In Poland, the eggs are sold unwashed, and thus keep better eliminating the need for refrigeration. Also, never put fresh peaches under a chicken unless you prefer them warm or you're trying to confuse her.

Also, it best to keep your iguana in your home freezer, between the mastadon & the mammoth, so the mammoth's butter cup stuffing retains it's lovely color.

So Ted Bundy asks Jeffrey Dahmer, "you got any ice cream in the freezer?"

"Nah, just Ben and Jerry."

Oh come on, have a heart and live a little.

"unspeakable things with toothbrushes"...Oh the humanity!

...so a GA farmer is going door to door selling this seasons abudant crop of luscious peaches and as he approaches the next front door it opens and through the screen door he spies a most delicate Georgia peach of a much different variety. When his ability to speak returns he asks the negligee clad maiden if she might have an interst in his peaches. She responds while fondling her pert and ample breasts cooing: "Are they round, and firm, like these?" "Yes" he meekly replies. "And are they as plump, fuzzy, and juicey as this?" And as she rubs her nether regions, the farmer sits down and begins to sob uncontrollably. Shocked by his reaction the beautiful young woman sits down be side him and offers comfort, to which he replies: "I've got six hungry kids back home, who need shoes, my wife left us last month, and the only money I have is what I can get from these peaches." Don't worry", she purrs", "your wife will return, don't cry." to which the farmer responds: "Oh, it's not that, it's because I just realized I'm gonna screw away another bushel of peaches!"

@man tom - *simultaneous groan and snork*

I was at a friend's house once and she asked if I wanted ketchup for my food. She'd been keeping it in the cupboard. When I saw it I politely declined. It was the color of barbecue sauce. Sorry, but ketchup should be red, not brown.

When I was a kid my mom kept jelly and jam in the cupboard. I guess if you consume it quickly enough it won't kill you.

The Roswell space aliens have what they call a "stasis" chamber that supposedly keeps any organic substance in the exact state it is in when placed there,indefinitely. Ice cream can be stored alongside milk, ETC.
They have a small one in the kitchen and a rather large one in the basement. No one here in Geezer Acres wants to even venture a guess what they keep in that basement stasis chamber.

What foods do you keep under a pyramid, then? (Only fellow riders on the geezer bus will likely understand.)

I see no open thread and just hope all is well in the Barry household this evening.
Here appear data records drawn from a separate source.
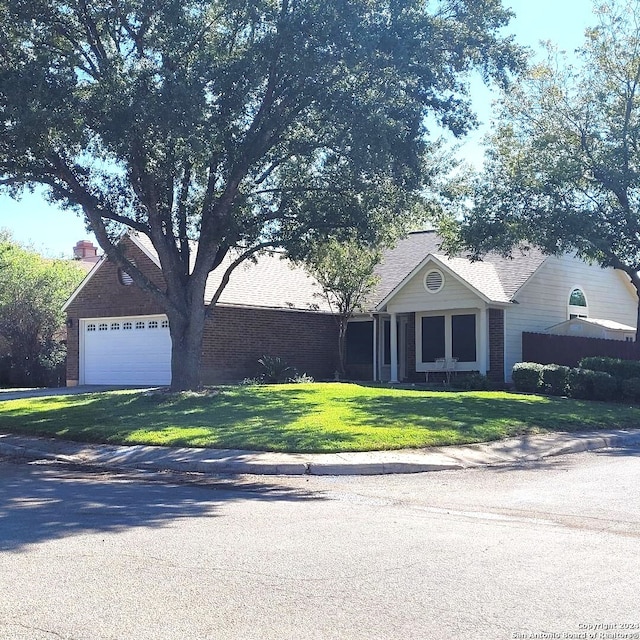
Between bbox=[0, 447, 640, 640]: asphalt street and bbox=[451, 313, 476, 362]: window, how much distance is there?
52.3ft

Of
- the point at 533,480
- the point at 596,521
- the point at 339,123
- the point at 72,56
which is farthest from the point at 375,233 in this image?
the point at 596,521

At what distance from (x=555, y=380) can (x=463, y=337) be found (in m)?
6.21

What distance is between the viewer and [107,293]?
97.1 ft

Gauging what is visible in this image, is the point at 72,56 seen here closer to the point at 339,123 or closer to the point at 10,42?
the point at 10,42

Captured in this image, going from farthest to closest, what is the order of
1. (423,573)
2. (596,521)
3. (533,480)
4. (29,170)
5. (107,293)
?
(107,293), (29,170), (533,480), (596,521), (423,573)

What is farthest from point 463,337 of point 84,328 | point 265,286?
point 84,328

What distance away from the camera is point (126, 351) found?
95.5ft

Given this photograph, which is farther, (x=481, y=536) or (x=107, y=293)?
(x=107, y=293)

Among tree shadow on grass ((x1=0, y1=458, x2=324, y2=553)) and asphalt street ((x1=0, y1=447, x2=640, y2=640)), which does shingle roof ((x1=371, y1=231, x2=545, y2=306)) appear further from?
asphalt street ((x1=0, y1=447, x2=640, y2=640))

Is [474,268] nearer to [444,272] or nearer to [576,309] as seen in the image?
[444,272]

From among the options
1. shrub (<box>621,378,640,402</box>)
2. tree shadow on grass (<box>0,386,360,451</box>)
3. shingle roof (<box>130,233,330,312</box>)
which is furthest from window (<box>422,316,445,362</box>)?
tree shadow on grass (<box>0,386,360,451</box>)

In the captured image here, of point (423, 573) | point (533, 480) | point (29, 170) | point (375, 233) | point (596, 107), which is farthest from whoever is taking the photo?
point (596, 107)

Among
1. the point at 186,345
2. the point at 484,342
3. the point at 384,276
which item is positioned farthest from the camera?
the point at 384,276

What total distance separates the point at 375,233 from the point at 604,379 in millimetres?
6609
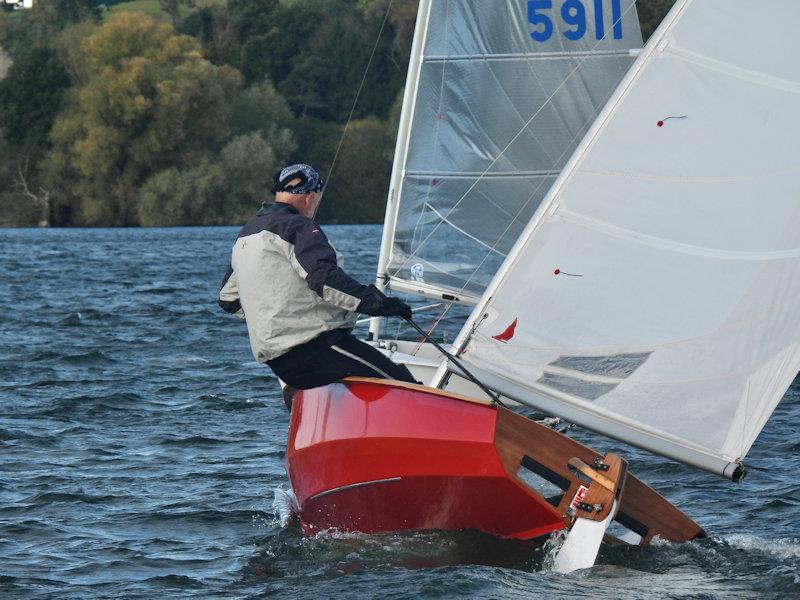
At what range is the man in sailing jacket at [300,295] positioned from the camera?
6.78 meters

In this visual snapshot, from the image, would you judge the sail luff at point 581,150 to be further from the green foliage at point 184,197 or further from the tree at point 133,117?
the tree at point 133,117

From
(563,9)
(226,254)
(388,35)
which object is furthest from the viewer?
(388,35)

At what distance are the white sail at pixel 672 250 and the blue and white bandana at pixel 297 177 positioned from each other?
104 cm

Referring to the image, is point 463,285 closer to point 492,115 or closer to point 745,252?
point 492,115

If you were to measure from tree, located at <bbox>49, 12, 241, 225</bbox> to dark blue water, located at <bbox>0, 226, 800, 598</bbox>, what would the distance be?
113 ft

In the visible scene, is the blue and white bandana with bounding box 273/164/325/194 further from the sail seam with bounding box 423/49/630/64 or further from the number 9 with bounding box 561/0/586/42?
the number 9 with bounding box 561/0/586/42

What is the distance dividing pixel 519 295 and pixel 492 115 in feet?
18.2

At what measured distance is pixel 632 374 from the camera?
23.0 ft

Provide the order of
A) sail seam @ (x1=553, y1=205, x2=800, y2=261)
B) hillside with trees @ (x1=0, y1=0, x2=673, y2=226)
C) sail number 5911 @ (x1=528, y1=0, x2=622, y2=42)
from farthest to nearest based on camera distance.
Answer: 1. hillside with trees @ (x1=0, y1=0, x2=673, y2=226)
2. sail number 5911 @ (x1=528, y1=0, x2=622, y2=42)
3. sail seam @ (x1=553, y1=205, x2=800, y2=261)

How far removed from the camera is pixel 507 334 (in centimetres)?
706

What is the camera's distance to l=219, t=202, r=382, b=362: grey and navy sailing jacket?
22.3 ft

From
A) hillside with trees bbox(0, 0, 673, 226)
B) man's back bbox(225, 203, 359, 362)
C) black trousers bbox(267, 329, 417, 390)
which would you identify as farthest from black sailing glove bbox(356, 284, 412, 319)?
hillside with trees bbox(0, 0, 673, 226)

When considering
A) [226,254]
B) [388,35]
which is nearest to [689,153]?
[226,254]

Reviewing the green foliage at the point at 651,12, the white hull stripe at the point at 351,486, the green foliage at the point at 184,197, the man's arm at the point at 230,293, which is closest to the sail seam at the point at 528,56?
the man's arm at the point at 230,293
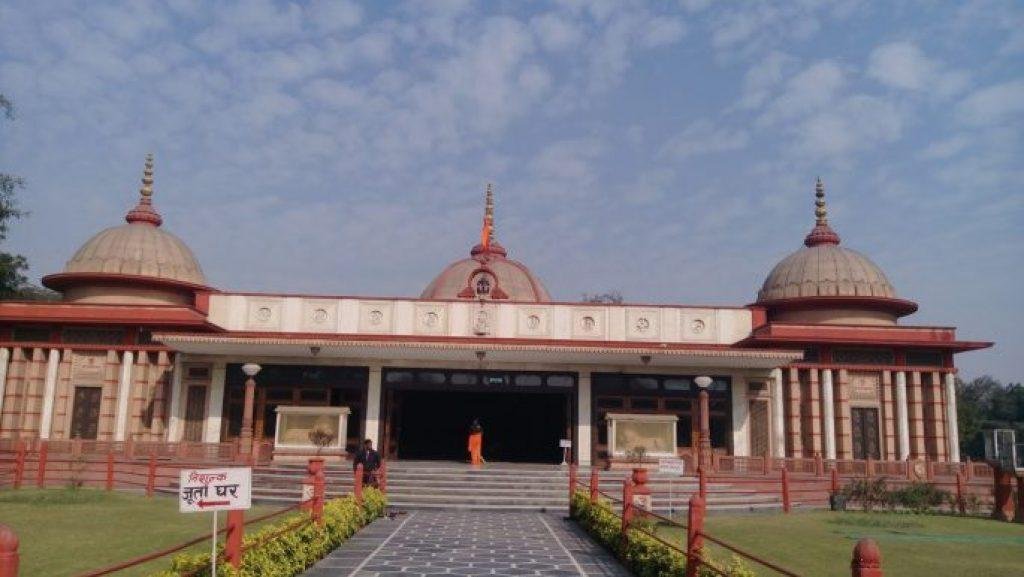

My aunt lived on a farm so rurally located the family rarely went to a grocery store. When they did my aunt would buy and freeze many 'Loaves of Privilege' or as we call it today 'white bread'. They had cattle they milked, too. Or as we call it today, the unfair making of the "the entitlement drink."

Thanks in advance.

...Still quiet on the Blog front, but we all know to keep them sharp, under the pyramid is the only place to keep your razor blades.

@ Prairie Cynic -
When I found that my pyramid would not sharpen my razor blades I made it into an aquarium.
Weeks later I was stuck out of town due to bad weather for several days.
Expecting to find only 'floater' in my improvised fish tank, I instead found all my fish fat and healthy. Also the jar of fish food was only one quarter full even though I had just bought before my trip.
No one else has access to my house and a inspection showed all doors and windows where firmly secured and locked!
And no, I don't live in or near Roswell.

...so if you keep your razor blades under a pyramid, as a thank-you, they will feed your fish if you're away?

Also Cheetos.
Don't put Cheetos in the fridge.

Posted this elsewhere but, July 25th is National Wine & Cheese Day

I have tasted ketchup that has gone bad. (2x) It tasted like a stale beer with ketchup in it. It had bubbles in it (like a beer). The one time it was brownish. This happened at a restaurant that left the ketchup bottles on the table. It was not good.

So yes, while I agree that ketchup can keep for a (undetermined) while at room temperature, it eventually goes bad. And when it goes bad, it is disgusting and useless. When it is not bad, it is the nectar of the gods. So it's in the fridge for me.